* **Exercise text**
In the wonderful world of beer that goes beyond mere mass-market belly wash, variants of hoppy India pale ales now rule the day. This isn’t a problem for IPA lovers, but its very popularity has encroached on the brewing of other traditional beer styles. If you build it and they don’t come, eventually you stop. Try to find, say, an English-style mild brown ale these days and the task is up there with Diogenes discovering an honest man.
The same is almost as true — though thankfully not quite — with Bock beers. These hearty, generally strong, malt-accented lagers began life as ales in Einbeck in northern Germany. But as author Darryl Richman notes in Bock (Brewers Publications, 1998), “In 1612, Duke Maximillian I persuaded the brewmaster of Einbeck, Elias Pichler, to come to Munich. Once in Munich, the brewmaster was not allowed to leave the town, so valuable were his skills considered.”
The Bavarian brewers in the south eventually put their own stamp on the beer and created a stronger Doppelbock (“double Bock”). Bock means “goat” in German, and the animal still festoons many a Bock beer label, but why the beer is called Bock is anyone’s guess. One decent idea is that southern Germans’ requests for an “Einbeck bier” evolved into “Ein Bock bier, bitte.”
Another is that Bocks were brewed under the sign of Capricorn, which is why they were then ready by and became staples of spring (frequently called Maibocks). Or maybe it’s just that the beers tend to have some kick to them.
We’ve filled up a six-pack with Bocks that should be relatively available and which suggest the subcategories of the style: Helles (“pale”) and Maibocks, generally lighter in color; Dunkel (“dark”); Weizenbocks (wheat beers, with a further subcategory of Dunkel Weizenbocks); Doppels and Eisbocks (literally, “ice Bocks,” a stronger version of Doppelbocks that freezes the original brew and saves the fortified liquid that is left).
(Troëgs Independent Brewing; Hershey, Pennsylvania; 8.2% ABV [alcohol by volume])
Those U.S. craft breweries that produce Bocks often do so as spring seasonals, like Troëgs’ Cultivator Helles Bock, a light gold, bready, grainy and floral brew once available February through April, mainly on the East Coast. But Troëgs now concentrates on one of its most popular beers, the year-round Troegenator Double Bock, a mahogany beauty that, like most doppels, strikes a rich caramel note. The
“-ator” suffix, also used for many Doppelbocks, is in tribute to the next beer.

* **Task**
In the article on Bock beers, what does the word "Bock" mean in German? The rows that come after the article on Bock beers are separate material.

[Stored data entries]
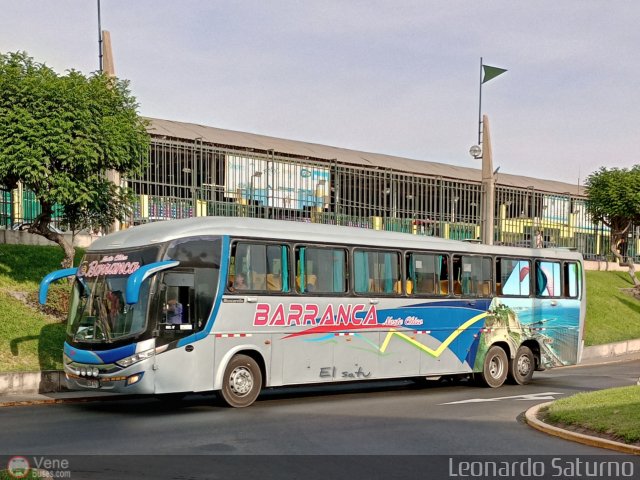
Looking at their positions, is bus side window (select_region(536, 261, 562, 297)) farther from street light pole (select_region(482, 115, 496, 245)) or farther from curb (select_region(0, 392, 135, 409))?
curb (select_region(0, 392, 135, 409))

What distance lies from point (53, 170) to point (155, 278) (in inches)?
277

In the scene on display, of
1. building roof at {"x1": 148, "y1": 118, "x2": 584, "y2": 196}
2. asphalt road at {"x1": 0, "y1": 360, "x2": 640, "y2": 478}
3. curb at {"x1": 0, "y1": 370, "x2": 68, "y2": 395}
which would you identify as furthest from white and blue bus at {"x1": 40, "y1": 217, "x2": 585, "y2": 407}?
building roof at {"x1": 148, "y1": 118, "x2": 584, "y2": 196}

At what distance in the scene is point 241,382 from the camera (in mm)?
16641

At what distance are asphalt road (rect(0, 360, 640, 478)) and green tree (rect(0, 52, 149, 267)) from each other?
5948mm

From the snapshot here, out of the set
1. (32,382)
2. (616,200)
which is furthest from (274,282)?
(616,200)

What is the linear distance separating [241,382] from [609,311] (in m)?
Result: 24.5

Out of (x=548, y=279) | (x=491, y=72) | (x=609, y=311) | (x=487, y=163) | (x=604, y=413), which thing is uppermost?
(x=491, y=72)

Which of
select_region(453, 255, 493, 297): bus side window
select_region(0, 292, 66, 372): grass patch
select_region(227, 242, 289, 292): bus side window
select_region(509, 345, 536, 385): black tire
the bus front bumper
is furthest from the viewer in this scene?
select_region(509, 345, 536, 385): black tire

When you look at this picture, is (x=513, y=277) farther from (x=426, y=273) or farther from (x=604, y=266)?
(x=604, y=266)

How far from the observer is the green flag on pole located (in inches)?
1156

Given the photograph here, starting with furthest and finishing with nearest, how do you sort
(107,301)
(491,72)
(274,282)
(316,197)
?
(316,197) < (491,72) < (274,282) < (107,301)

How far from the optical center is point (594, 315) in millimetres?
36219

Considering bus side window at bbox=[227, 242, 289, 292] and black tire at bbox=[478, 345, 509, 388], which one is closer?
bus side window at bbox=[227, 242, 289, 292]

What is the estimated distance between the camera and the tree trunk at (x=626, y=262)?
42.2 meters
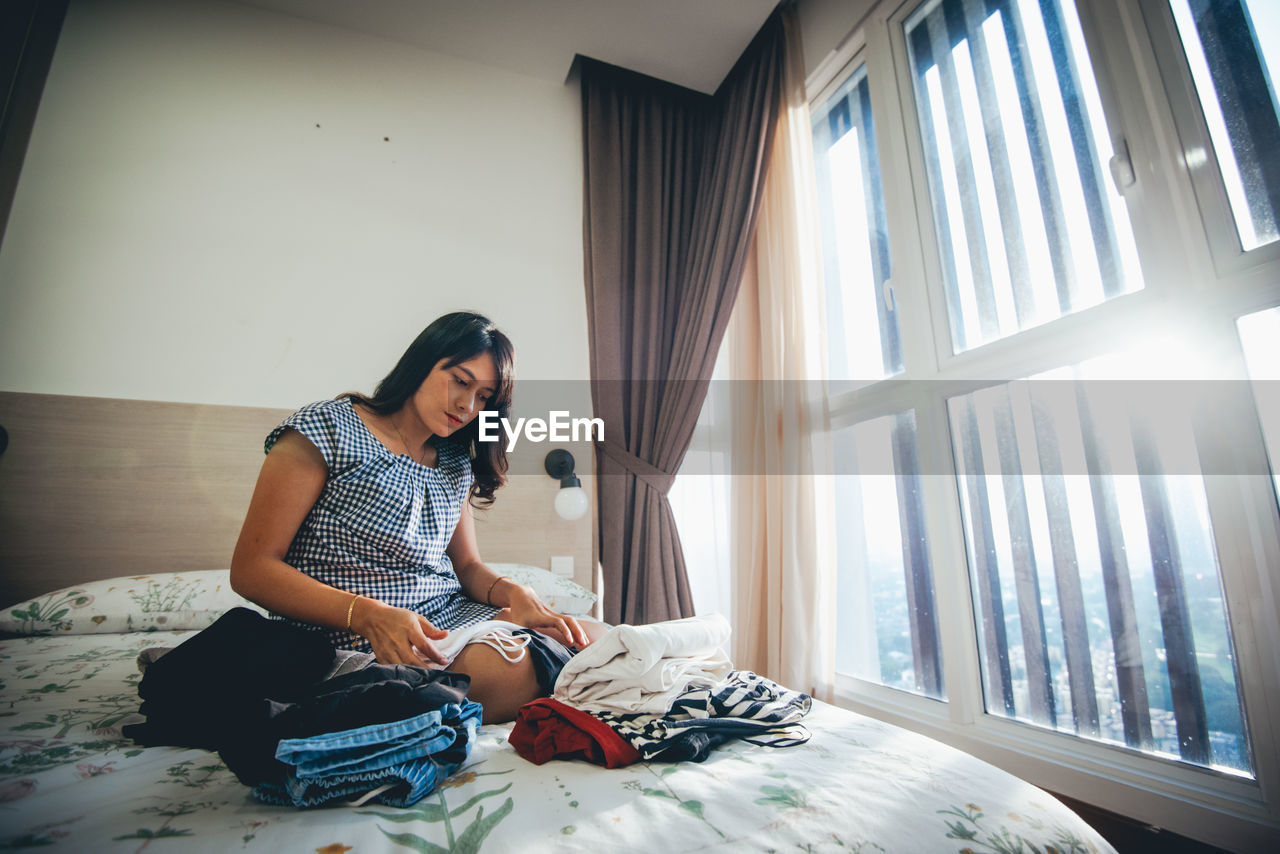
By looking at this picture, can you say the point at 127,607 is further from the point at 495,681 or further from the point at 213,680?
the point at 495,681

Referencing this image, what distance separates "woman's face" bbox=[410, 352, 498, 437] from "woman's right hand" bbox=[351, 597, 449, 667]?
501 millimetres

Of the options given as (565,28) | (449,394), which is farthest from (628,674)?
(565,28)

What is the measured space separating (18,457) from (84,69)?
1394 millimetres

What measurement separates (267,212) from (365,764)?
226 centimetres

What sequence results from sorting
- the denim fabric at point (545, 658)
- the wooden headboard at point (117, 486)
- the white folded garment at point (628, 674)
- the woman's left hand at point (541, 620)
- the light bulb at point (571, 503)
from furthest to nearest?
the light bulb at point (571, 503) < the wooden headboard at point (117, 486) < the woman's left hand at point (541, 620) < the denim fabric at point (545, 658) < the white folded garment at point (628, 674)

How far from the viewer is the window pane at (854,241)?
2109mm

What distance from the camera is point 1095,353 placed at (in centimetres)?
147

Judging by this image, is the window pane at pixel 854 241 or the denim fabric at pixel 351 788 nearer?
the denim fabric at pixel 351 788

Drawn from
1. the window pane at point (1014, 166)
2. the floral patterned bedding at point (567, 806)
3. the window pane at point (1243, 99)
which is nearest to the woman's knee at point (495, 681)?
the floral patterned bedding at point (567, 806)

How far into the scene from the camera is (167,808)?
0.60 metres

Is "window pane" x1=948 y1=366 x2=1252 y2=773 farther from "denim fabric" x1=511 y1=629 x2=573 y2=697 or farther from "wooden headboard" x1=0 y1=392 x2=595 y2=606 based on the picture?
"wooden headboard" x1=0 y1=392 x2=595 y2=606

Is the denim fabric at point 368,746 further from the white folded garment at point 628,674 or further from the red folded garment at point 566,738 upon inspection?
the white folded garment at point 628,674

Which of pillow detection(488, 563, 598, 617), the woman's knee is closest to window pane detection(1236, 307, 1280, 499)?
the woman's knee

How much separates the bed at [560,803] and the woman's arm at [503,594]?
277 mm
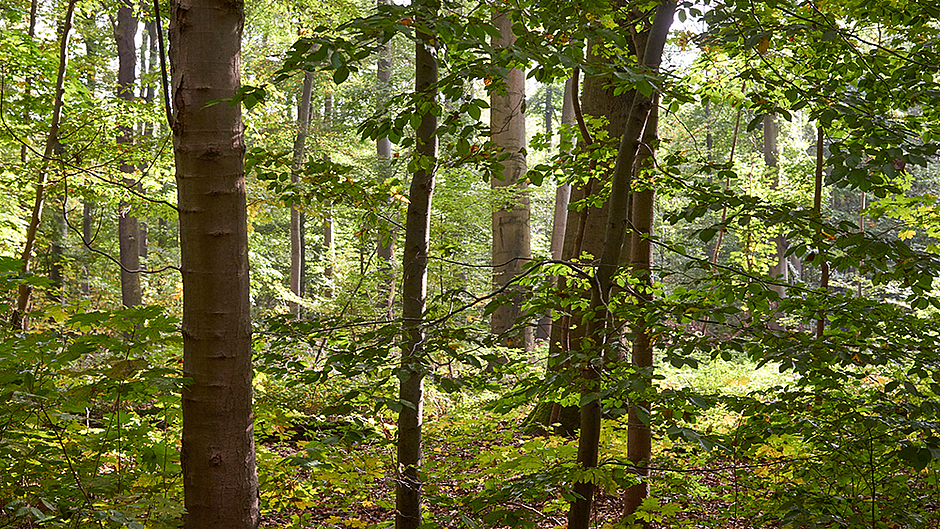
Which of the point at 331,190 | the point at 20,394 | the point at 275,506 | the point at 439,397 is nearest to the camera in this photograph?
the point at 20,394

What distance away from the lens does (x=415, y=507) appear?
2.83m

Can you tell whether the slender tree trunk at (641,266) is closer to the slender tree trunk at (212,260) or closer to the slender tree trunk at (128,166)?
the slender tree trunk at (212,260)

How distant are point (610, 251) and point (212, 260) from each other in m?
1.49

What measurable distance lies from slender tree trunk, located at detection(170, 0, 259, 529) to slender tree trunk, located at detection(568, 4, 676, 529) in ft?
3.97

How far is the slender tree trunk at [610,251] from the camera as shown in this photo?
222 centimetres

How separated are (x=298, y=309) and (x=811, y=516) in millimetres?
13808

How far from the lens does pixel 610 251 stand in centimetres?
234

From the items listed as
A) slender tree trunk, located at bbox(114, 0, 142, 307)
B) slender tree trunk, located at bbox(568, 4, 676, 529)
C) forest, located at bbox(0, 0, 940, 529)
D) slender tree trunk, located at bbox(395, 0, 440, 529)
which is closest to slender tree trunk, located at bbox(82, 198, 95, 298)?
slender tree trunk, located at bbox(114, 0, 142, 307)

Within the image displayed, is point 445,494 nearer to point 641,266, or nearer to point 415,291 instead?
point 415,291

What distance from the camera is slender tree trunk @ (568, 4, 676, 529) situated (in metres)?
2.22

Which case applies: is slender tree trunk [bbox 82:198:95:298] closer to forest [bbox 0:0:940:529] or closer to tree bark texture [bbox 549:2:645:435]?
forest [bbox 0:0:940:529]

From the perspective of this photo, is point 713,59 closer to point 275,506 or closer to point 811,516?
point 811,516

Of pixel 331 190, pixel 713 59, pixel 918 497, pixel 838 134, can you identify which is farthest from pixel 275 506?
pixel 713 59

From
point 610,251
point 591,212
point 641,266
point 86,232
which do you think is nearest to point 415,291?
point 610,251
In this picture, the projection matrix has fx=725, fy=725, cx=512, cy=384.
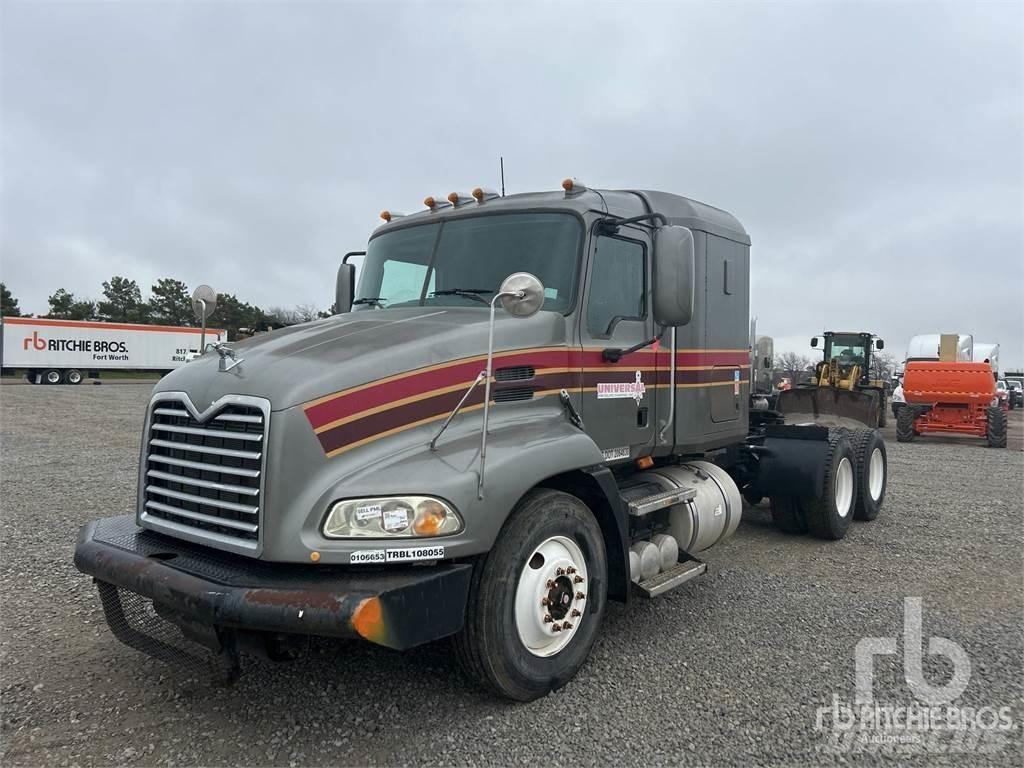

* **Solved exercise**
Goat.